Score a binary classifier for separation quality without choosing a threshold.
ROC asks how well the model separates two clouds of points; PR asks how well it surfaces rare positives in a haystack of negatives.
ROC: TPR vs FPR across thresholds -> AUC-ROC
PR: Precision vs Recall across thresholds -> AUC-PR
imbalanced data -> PR-AUC is more honest
balanced data -> ROC-AUC is fine
AUC-ROC plots TPR against FPR across all thresholds. AUC-PR plots Precision against Recall. AUC-ROC is encouraging even on imbalanced data because the high negative count keeps FPR artificially low; PR-AUC fixes that. Pick PR-AUC whenever the positive class is rare. AUC is THRESHOLD-INDEPENDENT.
from sklearn.metrics import roc_auc_score, average_precision_score
y_true = [0, 0, 1, 1, 0, 1, 0, 1, 0, 1]
y_score = [0.1,0.4,0.35,0.8,0.2,0.9,0.3,0.7,0.25,0.65]
print('ROC-AUC:', roc_auc_score(y_true, y_score))
print('PR-AUC:', average_precision_score(y_true, y_score))
roc_auc_score: area under ROC — classic balanced metric.

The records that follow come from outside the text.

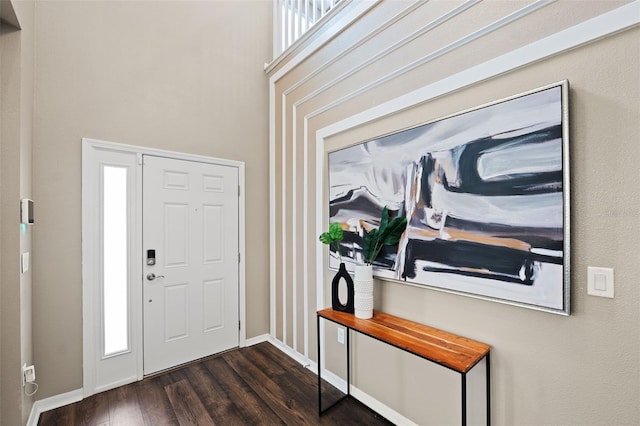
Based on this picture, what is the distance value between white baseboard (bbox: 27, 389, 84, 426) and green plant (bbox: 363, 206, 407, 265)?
241cm

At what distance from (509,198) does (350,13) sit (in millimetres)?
1832

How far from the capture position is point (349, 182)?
2219mm

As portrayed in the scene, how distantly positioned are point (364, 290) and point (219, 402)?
1407mm

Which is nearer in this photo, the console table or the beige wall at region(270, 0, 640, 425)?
the beige wall at region(270, 0, 640, 425)

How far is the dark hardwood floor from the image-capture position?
1.99m

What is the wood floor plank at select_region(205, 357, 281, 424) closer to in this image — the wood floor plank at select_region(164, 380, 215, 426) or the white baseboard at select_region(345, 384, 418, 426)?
the wood floor plank at select_region(164, 380, 215, 426)

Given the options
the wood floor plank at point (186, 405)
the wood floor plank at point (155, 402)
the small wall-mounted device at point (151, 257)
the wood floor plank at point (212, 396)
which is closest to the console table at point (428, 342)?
the wood floor plank at point (212, 396)

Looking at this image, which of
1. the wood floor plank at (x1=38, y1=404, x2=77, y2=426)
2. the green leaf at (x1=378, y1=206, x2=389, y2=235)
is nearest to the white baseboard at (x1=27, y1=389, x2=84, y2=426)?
the wood floor plank at (x1=38, y1=404, x2=77, y2=426)

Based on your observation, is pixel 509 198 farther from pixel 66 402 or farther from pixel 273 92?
pixel 66 402

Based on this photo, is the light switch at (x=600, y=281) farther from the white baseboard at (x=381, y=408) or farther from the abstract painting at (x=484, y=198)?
the white baseboard at (x=381, y=408)

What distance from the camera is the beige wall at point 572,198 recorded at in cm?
113

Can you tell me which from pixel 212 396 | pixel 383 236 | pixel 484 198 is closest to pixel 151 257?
pixel 212 396

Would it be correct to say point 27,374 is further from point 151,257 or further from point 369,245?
point 369,245

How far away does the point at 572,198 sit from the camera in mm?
1230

from sklearn.metrics import roc_curve
import numpy as np
fpr, tpr, thr = roc_curve(y_true, y_score)
idx = np.argmin(np.abs(tpr - 0.9))
print(f"at recall 0.9 -> threshold {thr[idx]:.2f}, FPR {fpr[idx]:.2f}")
average_precision_score: area under PR — safer for imbalanced data.

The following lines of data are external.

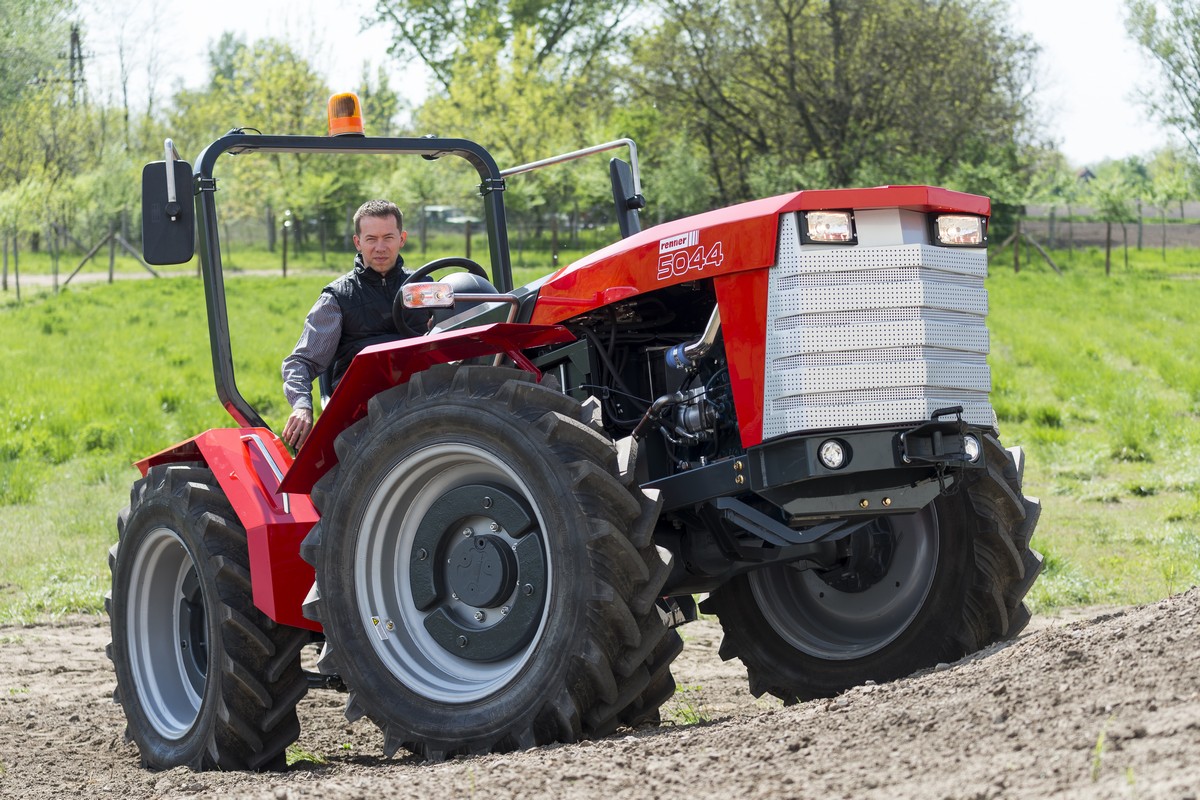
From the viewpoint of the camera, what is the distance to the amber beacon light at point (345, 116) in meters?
5.43

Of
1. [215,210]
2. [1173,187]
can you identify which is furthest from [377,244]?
[1173,187]

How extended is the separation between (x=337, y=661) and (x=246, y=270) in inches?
1350

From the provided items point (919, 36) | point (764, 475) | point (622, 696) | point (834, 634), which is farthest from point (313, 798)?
point (919, 36)

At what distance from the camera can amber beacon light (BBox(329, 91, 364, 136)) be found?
5.43 m

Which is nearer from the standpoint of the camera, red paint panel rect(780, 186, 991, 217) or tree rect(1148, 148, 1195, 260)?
→ red paint panel rect(780, 186, 991, 217)

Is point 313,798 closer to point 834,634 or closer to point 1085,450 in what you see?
point 834,634

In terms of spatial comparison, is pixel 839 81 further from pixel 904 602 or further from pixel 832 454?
pixel 832 454

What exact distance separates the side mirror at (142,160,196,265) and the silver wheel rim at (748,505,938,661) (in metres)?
2.39

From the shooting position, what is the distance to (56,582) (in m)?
8.68

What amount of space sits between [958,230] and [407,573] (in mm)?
1983

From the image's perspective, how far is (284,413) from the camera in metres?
14.2

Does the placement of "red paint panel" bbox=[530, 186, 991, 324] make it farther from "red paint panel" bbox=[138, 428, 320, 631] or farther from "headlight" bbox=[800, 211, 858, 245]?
"red paint panel" bbox=[138, 428, 320, 631]

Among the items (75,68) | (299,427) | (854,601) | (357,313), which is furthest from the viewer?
(75,68)

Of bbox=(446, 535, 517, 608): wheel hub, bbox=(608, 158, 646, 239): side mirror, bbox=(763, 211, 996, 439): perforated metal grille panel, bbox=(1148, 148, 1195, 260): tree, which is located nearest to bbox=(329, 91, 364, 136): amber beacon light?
bbox=(608, 158, 646, 239): side mirror
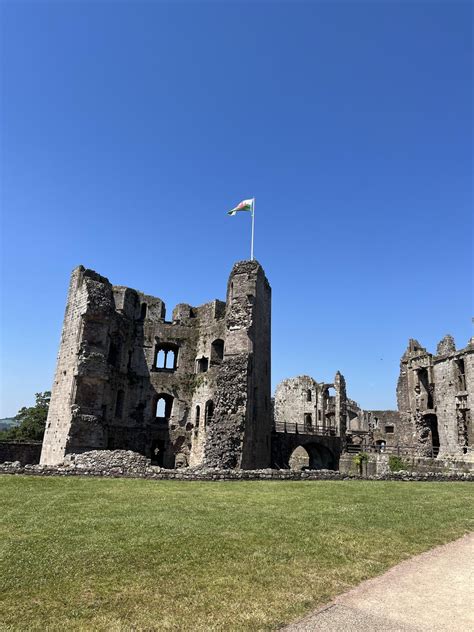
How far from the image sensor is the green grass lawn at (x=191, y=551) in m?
4.48

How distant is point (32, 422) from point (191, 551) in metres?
39.4

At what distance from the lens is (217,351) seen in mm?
29250

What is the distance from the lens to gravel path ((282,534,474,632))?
436 cm

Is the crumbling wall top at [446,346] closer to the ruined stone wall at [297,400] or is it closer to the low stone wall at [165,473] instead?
the ruined stone wall at [297,400]

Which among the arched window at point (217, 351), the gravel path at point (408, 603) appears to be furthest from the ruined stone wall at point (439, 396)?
the gravel path at point (408, 603)

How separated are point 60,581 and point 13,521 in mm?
3574

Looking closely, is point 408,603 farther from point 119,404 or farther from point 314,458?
point 314,458

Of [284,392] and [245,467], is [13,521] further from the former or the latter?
[284,392]

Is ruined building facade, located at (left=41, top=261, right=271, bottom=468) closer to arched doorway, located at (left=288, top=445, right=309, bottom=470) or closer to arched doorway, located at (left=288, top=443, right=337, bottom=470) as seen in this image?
arched doorway, located at (left=288, top=443, right=337, bottom=470)

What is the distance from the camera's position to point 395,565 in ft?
20.4

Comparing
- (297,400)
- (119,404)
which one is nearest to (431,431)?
(297,400)

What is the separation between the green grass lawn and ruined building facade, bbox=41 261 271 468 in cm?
1005

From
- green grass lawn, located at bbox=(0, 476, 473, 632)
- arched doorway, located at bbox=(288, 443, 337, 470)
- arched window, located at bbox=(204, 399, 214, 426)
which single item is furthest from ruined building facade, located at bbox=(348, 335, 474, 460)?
green grass lawn, located at bbox=(0, 476, 473, 632)

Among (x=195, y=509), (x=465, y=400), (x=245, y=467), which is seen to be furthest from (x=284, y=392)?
(x=195, y=509)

import matplotlib.pyplot as plt
from sklearn.metrics import RocCurveDisplay, PrecisionRecallDisplay
RocCurveDisplay.from_predictions(y_true, y_score); plt.show()
PrecisionRecallDisplay.from_predictions(y_true, y_score); plt.show()

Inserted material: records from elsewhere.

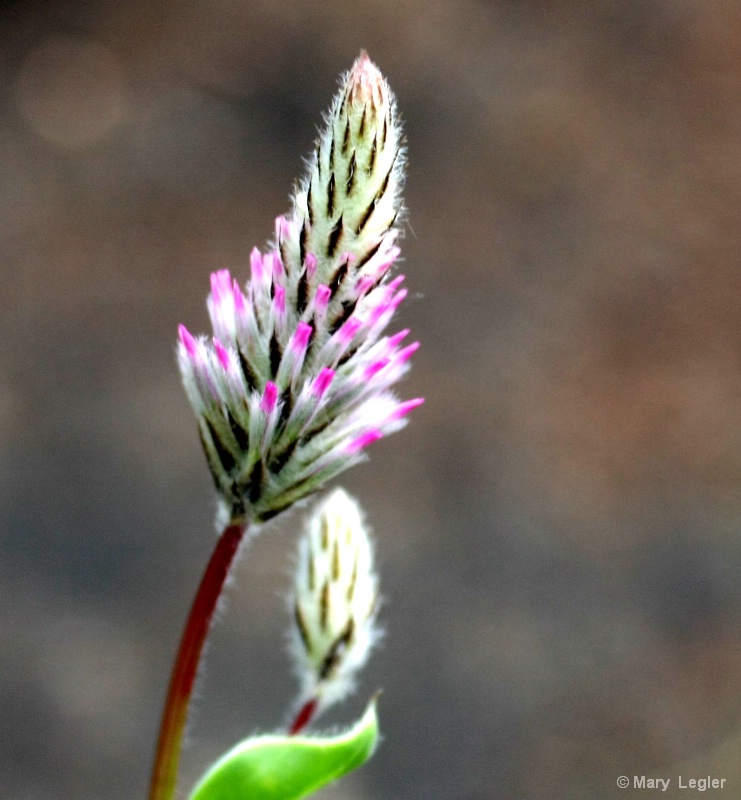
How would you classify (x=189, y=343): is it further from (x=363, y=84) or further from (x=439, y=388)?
(x=439, y=388)

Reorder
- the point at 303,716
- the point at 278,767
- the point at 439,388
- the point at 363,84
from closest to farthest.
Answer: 1. the point at 363,84
2. the point at 278,767
3. the point at 303,716
4. the point at 439,388

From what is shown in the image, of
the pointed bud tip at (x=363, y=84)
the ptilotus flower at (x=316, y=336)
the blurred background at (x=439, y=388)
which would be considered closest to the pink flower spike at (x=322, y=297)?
the ptilotus flower at (x=316, y=336)

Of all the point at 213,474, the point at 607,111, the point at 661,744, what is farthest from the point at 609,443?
the point at 213,474

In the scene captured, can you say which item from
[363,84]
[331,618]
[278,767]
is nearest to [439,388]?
[331,618]

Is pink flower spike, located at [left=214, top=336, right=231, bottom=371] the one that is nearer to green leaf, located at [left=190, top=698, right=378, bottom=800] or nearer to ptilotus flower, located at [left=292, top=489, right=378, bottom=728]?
green leaf, located at [left=190, top=698, right=378, bottom=800]

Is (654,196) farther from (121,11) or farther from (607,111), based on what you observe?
(121,11)

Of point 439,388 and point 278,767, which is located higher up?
point 439,388

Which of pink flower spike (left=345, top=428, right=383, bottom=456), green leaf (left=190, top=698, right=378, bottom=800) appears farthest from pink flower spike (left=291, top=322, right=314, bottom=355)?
green leaf (left=190, top=698, right=378, bottom=800)
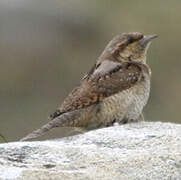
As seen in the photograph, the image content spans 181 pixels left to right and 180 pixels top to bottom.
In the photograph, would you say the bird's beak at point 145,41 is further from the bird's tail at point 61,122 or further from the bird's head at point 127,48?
the bird's tail at point 61,122

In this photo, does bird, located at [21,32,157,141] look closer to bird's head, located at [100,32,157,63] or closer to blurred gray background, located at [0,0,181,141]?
bird's head, located at [100,32,157,63]

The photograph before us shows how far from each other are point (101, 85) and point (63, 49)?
8190 millimetres

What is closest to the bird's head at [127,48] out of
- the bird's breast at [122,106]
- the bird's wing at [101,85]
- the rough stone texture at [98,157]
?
the bird's wing at [101,85]

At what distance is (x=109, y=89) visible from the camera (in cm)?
706

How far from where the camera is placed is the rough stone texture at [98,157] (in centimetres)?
485

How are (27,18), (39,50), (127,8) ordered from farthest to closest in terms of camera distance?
(127,8) → (27,18) → (39,50)

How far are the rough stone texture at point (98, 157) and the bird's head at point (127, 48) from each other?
1.86 meters

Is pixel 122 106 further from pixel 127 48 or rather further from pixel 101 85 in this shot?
pixel 127 48

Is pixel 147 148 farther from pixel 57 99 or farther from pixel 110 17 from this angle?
pixel 110 17

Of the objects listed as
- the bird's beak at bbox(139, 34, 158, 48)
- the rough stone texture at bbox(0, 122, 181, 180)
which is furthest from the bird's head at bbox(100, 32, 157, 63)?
the rough stone texture at bbox(0, 122, 181, 180)

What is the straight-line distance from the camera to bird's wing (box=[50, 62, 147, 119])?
271 inches

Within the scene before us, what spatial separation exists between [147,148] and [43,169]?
2.86ft

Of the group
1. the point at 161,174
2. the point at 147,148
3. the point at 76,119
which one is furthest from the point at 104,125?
the point at 161,174

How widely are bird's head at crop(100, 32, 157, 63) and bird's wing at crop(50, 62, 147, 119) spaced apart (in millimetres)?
179
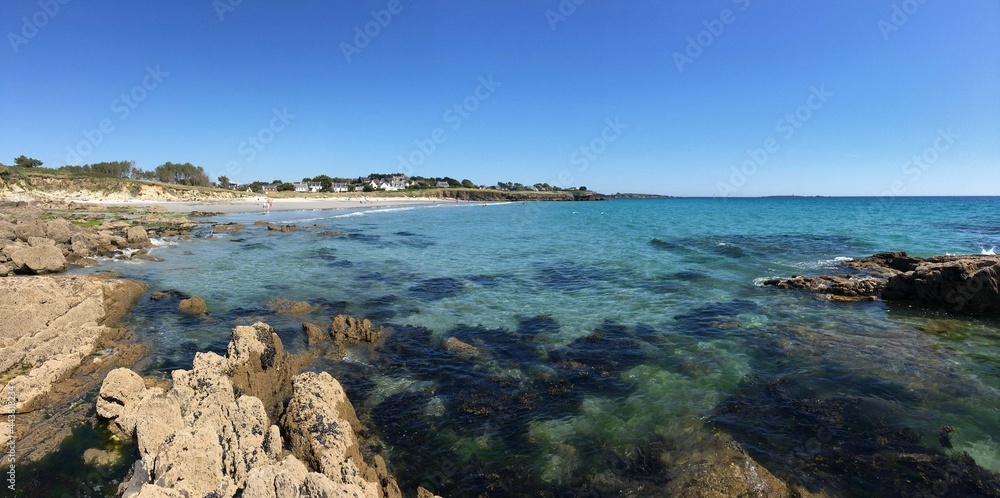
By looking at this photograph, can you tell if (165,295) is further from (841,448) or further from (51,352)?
(841,448)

RocCurveDisplay and PrecisionRecallDisplay are the human-friendly visualisers.
Reading AUC-ROC as the final answer on imbalanced data. A 0.95 ROC-AUC on a 1 percent positive dataset can still be useless.
ROC-AUC for balanced problems; PR-AUC for rare-class. AUC measures ranking ability, NOT calibration, NOT business value.